The exemption from VAT that fruits and vegetables have enjoyed is a historical distortion, Steinitz stated: it was right to cancel it.

"The prime minister and I have been arguing the matter for weeks, but unfortunately I was unable to convince him," the finance minister said.

Netanyahu's decision was made public shortly after Steinitz met with three Shas parliamentarians, who reiterated their opposition to the VAT on pfresh roduce. The meeting included a phone conversation with Shas chairman and interior minister Eli Yishai, who said he would fight the issue to the end.

Yishai said he would be willing to resign from government and bring about early elections if necessary, adding that he was following the directives of the party's spiritual leader, Rabbi Ovadia Yosef.

Shas members welcomed Netanyahu's last-minute decision and while about it, took credit for the prime minister's about-face.

"Obviously, a government that seeks to take care of its citizens cannot permit this measure. As a result of Shas's opposition, the prime minister's people and the Finance Ministry changed their position," a Shas spokesman said.
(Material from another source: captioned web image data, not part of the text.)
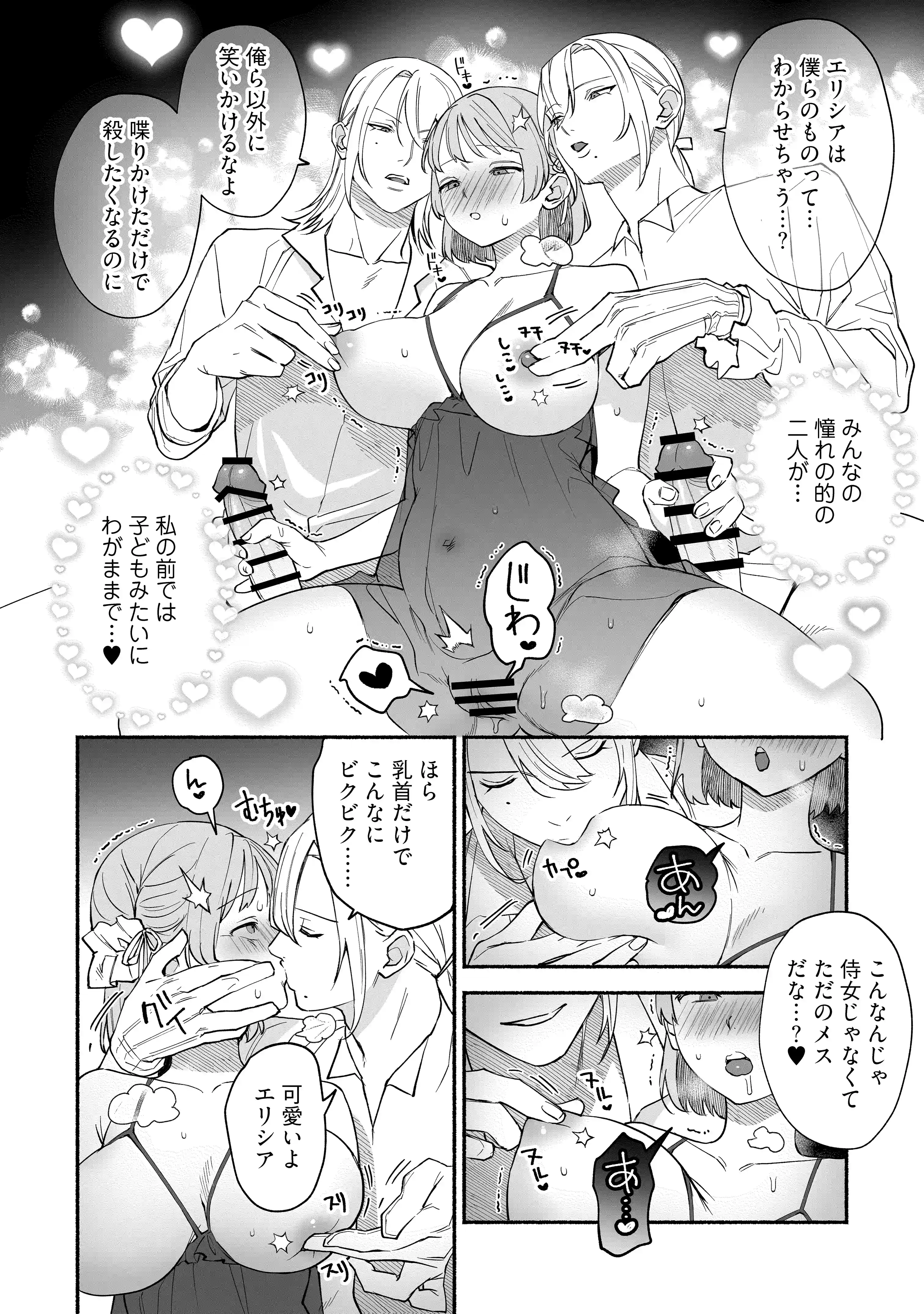 愛玩令嬢 -執着双子セックスで快楽2倍のイキ狂い性活-[よこしま書房] - PAGE 026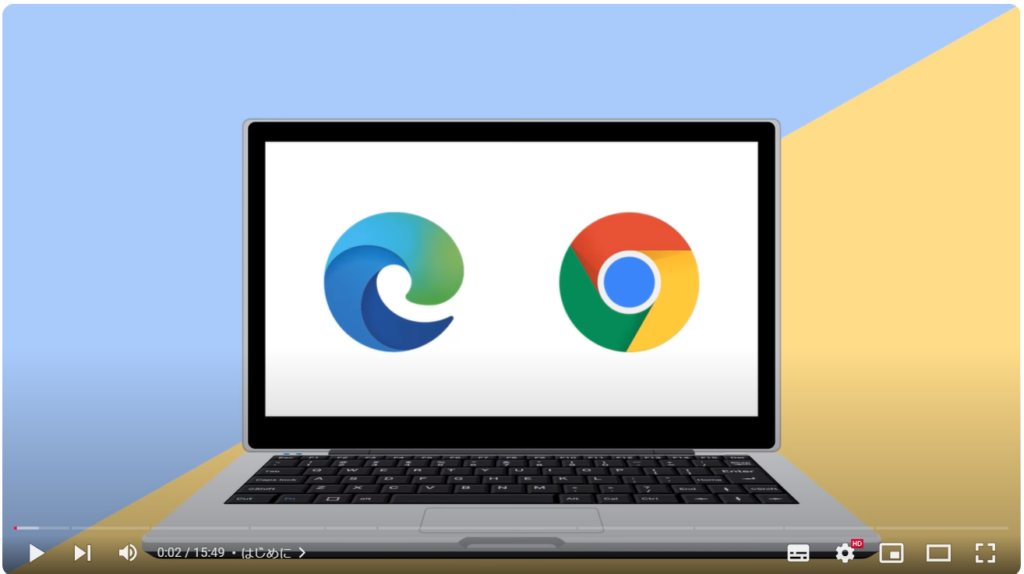 Chromeの使い方（パソコン）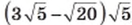 03007qw7-690c-132x25.png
"There has been no VAT on fruits and vegetables for 30 years, so there won't be for another 10 years either," quipped one top official in the Prime Minister's Office yesterday. Minority Affairs Minister Avishay Braverman said that the maximum income tax should remain unchanged at 46%, and the money that becomes available should be spent on important social projects.

Finance Committee chairman Moshe Gafni expressed satisfaction with the decision.

"In Israel's difficult economic situation, no new burdens should be placed on the economically disadvantaged," he said. "The plan to levy VAT on fruits and vegetables was a mistake to begin with.

Gafni has meanwhile canceled the vote on the Economic Arrangements Law that had been scheduled for this morning, during the meeting of his committee. The Economic Arrangements Law is a hodgepodge of unrelated legislative items that have some vague connection with economics. It is always passed in conjunction with the Budget Law.